How Atlanta Runners Can Train for a Faster 5K or 10K (And Not Get Injured)

So you like going fast.

Whether you're a marathoner looking for a new challenge, someone new to running, or you've collected all the medals from your local 5Ks and want to start setting personal records, this guide is for you.

Many runners we work with at our running physical therapy clinic in Sandy Springs eventually reach a point where they want to do more than just finish races—they want to run faster.

Before we get into the specifics, the main principles for running any distance still apply:

  • Develop a strong aerobic base

  • Strength train regularly

  • Prioritize recovery (adequate sleep and proper nutrition are non-negotiable)

For the sake of this article, we’ll assume you’re already doing those things. Let’s talk about the next steps that help runners improve their 5K and 10K performance.

Understanding the Energy Systems That Power Your Running

There are two main energy systems involved in running:

Aerobic and Anaerobic.

Understanding how they work can help runners train more effectively and avoid common mistakes that lead to running injuries.

Aerobic Running: The Foundation of Endurance

Aerobic exercise refers to activity where your body uses oxygen to help produce energy.

When you're running at an easy to moderate pace, your muscles rely primarily on this system.

Oxygen helps your body convert carbohydrates and fats into usable energy for your muscles. This process is very efficient and can continue for long periods of time, which is why it powers:

  • Easy runs

  • Long runs

  • Most of a half marathon or marathon

For runners, this system is the foundation of endurance.

The stronger your aerobic system becomes, the better your body becomes at delivering oxygen to working muscles and producing energy without fatiguing quickly.

Most distance training programs are designed around strengthening this system because it allows runners to run farther and maintain faster paces for longer periods of time.

Anaerobic Running: High-Intensity Efforts

Anaerobic exercise occurs when the intensity becomes high enough that your body cannot deliver oxygen to the muscles quickly enough to meet energy demands.

When this happens, your body switches to faster energy-producing processes that do not rely on oxygen.

These systems can produce energy quickly, but they are much less sustainable and lead to a rapid buildup of fatigue.

In running, the anaerobic system becomes more involved during:

  • Sprinting

  • Hill sprints

  • Finishing kicks at the end of a race

These efforts can only be sustained for short periods before you’re forced to slow down.

Even for distance runners, this system still plays an important role. It allows you to surge during races, close hard at the finish line, and tolerate faster paces during workouts.

While it's easiest to describe these systems as two separate things, it's better to think of them as a continuum rather than an on/off switch.

Both systems are working at the same time, but one becomes more dominant depending on your pace and effort.

The Two Physiological Factors That Determine How Fast You Can Run

For runners racing distances like the 5K and 10K, performance depends heavily on how long you can maintain a fast pace before the anaerobic system starts to dominate.

Two key physiological factors influence this:

  • VO₂ Max

  • Lactate Threshold

These determine how fast you can run while still relying primarily on your aerobic system.

Build Your Aerobic Engine: VO₂ Max Training

VO₂ max is a term that is commonly used in the running world but often misunderstood.

VO₂ max refers to the maximum amount of oxygen your muscles can use during exercise.

Think of it as the size of your aerobic engine.

The more oxygen your body can deliver to your working muscles, the more energy they can produce through the aerobic system. This allows you to run faster while still relying primarily on oxygen-based energy production.

However, there are a couple important things to understand.

VO₂ Max Is Not Just a Watch Metric

Many running watches estimate VO₂ max using pace and heart rate data.

But the only way to measure it accurately is through laboratory testing using a metabolic cart.
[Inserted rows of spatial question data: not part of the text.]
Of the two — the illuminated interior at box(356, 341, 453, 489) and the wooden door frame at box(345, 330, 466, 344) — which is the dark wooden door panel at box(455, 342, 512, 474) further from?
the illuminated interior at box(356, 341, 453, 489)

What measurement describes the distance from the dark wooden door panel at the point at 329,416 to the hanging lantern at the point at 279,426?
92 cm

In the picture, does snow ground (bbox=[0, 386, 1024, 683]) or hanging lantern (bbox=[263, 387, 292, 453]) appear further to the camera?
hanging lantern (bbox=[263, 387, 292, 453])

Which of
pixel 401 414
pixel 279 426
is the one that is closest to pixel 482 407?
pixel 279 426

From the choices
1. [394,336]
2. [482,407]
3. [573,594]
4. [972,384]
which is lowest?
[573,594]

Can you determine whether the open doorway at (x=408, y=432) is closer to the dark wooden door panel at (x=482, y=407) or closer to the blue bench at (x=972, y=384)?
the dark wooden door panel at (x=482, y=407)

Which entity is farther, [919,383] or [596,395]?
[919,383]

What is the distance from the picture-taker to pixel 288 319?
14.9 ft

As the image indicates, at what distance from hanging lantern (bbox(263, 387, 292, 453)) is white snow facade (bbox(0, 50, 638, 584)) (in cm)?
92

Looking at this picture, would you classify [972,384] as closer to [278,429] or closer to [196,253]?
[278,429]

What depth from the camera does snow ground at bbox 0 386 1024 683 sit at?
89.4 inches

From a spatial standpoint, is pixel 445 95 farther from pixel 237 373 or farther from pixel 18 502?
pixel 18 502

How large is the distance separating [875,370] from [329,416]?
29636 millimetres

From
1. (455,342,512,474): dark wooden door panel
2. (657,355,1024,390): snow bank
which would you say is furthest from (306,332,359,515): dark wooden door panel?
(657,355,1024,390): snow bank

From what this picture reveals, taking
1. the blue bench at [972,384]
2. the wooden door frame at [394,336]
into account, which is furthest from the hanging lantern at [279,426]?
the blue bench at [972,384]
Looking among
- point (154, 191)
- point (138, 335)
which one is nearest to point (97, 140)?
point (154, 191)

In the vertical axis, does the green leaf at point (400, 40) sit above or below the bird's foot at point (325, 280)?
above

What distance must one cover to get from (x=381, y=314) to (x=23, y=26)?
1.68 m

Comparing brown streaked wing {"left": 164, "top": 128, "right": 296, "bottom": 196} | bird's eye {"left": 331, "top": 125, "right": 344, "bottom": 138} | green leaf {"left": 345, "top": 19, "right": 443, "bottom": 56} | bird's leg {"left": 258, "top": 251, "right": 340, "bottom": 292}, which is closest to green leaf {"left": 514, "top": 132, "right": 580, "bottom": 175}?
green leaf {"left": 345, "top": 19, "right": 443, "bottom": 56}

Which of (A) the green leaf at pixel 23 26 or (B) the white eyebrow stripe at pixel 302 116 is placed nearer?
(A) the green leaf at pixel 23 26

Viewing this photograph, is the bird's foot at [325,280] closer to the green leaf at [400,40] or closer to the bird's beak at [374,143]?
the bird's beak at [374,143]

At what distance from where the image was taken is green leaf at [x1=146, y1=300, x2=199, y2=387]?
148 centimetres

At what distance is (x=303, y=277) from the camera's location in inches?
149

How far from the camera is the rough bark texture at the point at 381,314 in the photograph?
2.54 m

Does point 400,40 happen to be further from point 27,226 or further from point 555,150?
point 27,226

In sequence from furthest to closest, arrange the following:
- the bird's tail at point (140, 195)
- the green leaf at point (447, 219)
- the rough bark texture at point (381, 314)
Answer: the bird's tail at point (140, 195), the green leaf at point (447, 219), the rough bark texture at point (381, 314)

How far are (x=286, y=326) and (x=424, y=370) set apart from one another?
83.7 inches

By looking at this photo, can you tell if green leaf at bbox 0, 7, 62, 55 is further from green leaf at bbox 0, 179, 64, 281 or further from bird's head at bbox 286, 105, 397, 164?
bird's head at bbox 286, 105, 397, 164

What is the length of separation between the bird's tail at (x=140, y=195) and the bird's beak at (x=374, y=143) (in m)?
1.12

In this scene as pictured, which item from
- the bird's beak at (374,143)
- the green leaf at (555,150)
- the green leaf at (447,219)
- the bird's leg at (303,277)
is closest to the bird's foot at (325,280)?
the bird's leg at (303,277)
Watch estimates can still be helpful for tracking trends over time, but they should not be treated as exact measurements.

VO₂ Max Does Not Fully Determine Performance

Two runners can have identical VO₂ max values but very different race times.

Other factors such as running efficiency, training history, and lactate threshold all influence performance.

In simple terms:

VO₂ max sets the upper limit of your aerobic potential.

Other factors determine how effectively you can use that potential during a race.

VO₂ Max Workout Guidelines

RPE: 8–9/10 (slightly faster than 5K pace)
Working sets: 1–5 minutes
Recovery: 45 sec – 3 minutes
Work-to-rest ratio: ~1:0.5–1

Goal: accumulate 10–25 minutes at 3K–5K pace during a workout.

Example workouts:

  • 15 min easy + 10 × (1 min hard / 1 min rest) + 15 min easy

  • 20 min easy + 6 × (800m hard / 400m jog) + 20 min easy

  • 20 min easy + 4 × (5 min hard / 3 min rest) + 15 min easy

Raise Your Lactate Threshold

Lactate threshold refers to the intensity where lactate accumulates faster than your body can clear it, which leads to rapid fatigue.

Your body is always producing lactate during exercise.

Lactate itself is not the problem—it’s actually a normal byproduct of energy production and can even be reused as fuel.

What matters is that rising lactate levels indicate that your muscles are working at an intensity where fatigue-related changes begin to occur.

Because lactate is easy to measure, it is commonly used as a marker of this physiological tipping point.

For most runners, lactate threshold corresponds closely to the fastest pace you can maintain for about 60 minutes.

Why Lactate Threshold Matters

VO₂ max determines the size of your aerobic engine.

Lactate threshold determines how much of that engine you can use during a race.

Two runners may have identical VO₂ max values, but the runner who can maintain a faster pace before reaching lactate threshold will perform better.

Lactate Threshold Training

The most effective way to improve threshold is to regularly run at or slightly below this intensity.

This teaches the body to better use lactate as fuel and clear it from the bloodstream.

Common workouts include:

Continuous Tempo Runs

Running steadily for 20–30 minutes at a comfortably hard effort.

Conversation becomes difficult but you still feel in control.

Cruise Intervals

Longer intervals at threshold pace with short recovery periods.

Working sets: 5–15 minutes
Recovery: 1–3 minutes
Work-to-rest ratio: ~5:1

Goal: accumulate 15–40 minutes at threshold pace.

Example workouts:

  • 15 min easy + 20 min tempo + 15 min easy

  • 20 min easy + 6 × (1k at threshold / 1 min rest) + 15 min easy

  • 20 min easy + 3 × (2 miles tempo / 2–3 min rest) + 20 min easy

Speed Development for 5K and 10K Runners

When runners hear the word speed, they often think about sprinting.

But for distance runners, speed development means improving the neuromuscular ability to run efficiently at faster paces.

These systems influence different aspects of performance:

  • VO₂ max – maximum aerobic capacity

  • Lactate threshold – sustainable pace

  • Speed development – efficiency and mechanics at faster speeds

A runner can have excellent endurance but still struggle to run fast if their stride mechanics and neuromuscular coordination are inefficient.

This is something we often see during running gait analysis with runners in the Atlanta area.

Develop Speed and Running Efficiency

Speed training focuses on the neuromuscular system—how your brain and muscles coordinate to produce quick, powerful strides.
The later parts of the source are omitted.